For the long haul.
Love, who didn’t make the playoffs during six sometimes rocky seasons with Minnesota, can opt out of his contract and become a free agent next summer. But 25-year-old Love, regarded as the game’s top “spacing” forward, said he intends to stay with James and the Cavs.
“I’m committed to this team, committed long term to the end goal and that’s to win championships,” he said.
Cleveland is smitten with its newest superstar.
Love was introduced Tuesday by the Cavs, who acquired him in a blockbuster, three-team trade that instantly turned Cleveland, which won just 33 games last season, into an NBA championship favorite. The deal also gives the team a star-powered trio in Love, James and Kyrie Irving.
Love and James became friends two summers ago as U.S. Olympic teammates in London. It was there, while chasing a gold medal together, that James began recruiting Love, who wasn’t sure what to make of the four-time league MVP’s overtures.

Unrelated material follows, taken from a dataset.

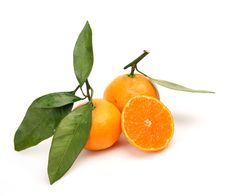 Free Fresh Fruit Stock Images - 14202764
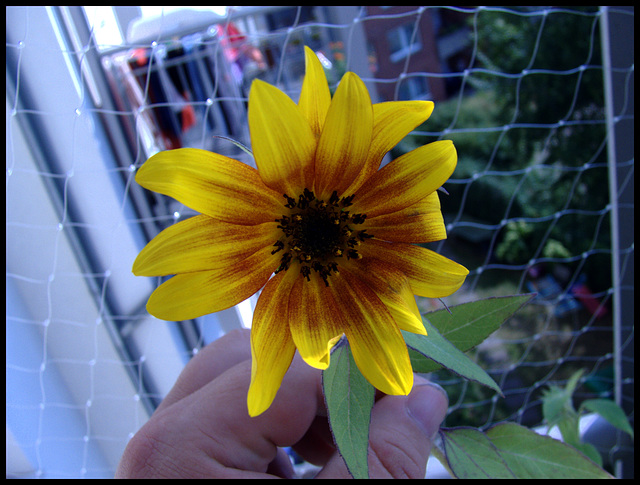Sonnenblumen - Blüte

“Sitting next to me, a locker really close to me and he would always tell me how good he thought I was,” Love said. “For me I would just kind of brush it off and shake it off because I was standoffish because I didn’t know him well.”
“I thought that one day maybe I could play with LeBron James,” he said.
And now that Love is gone, the Timberwolves are left to rebuild around No. 1 overall pick Andrew Wiggins and last year’s top pick, Anthony Bennett, two young players they were able to pry from Cleveland.
Love didn’t leave the Timberwolves on the best of terms. He was the face of the franchise, and Minnesota is where he developed into one of the game’s top rebounders and scorers, a dual threat from inside and out. But the years of losing wore on him and it was no secret that he wanted out.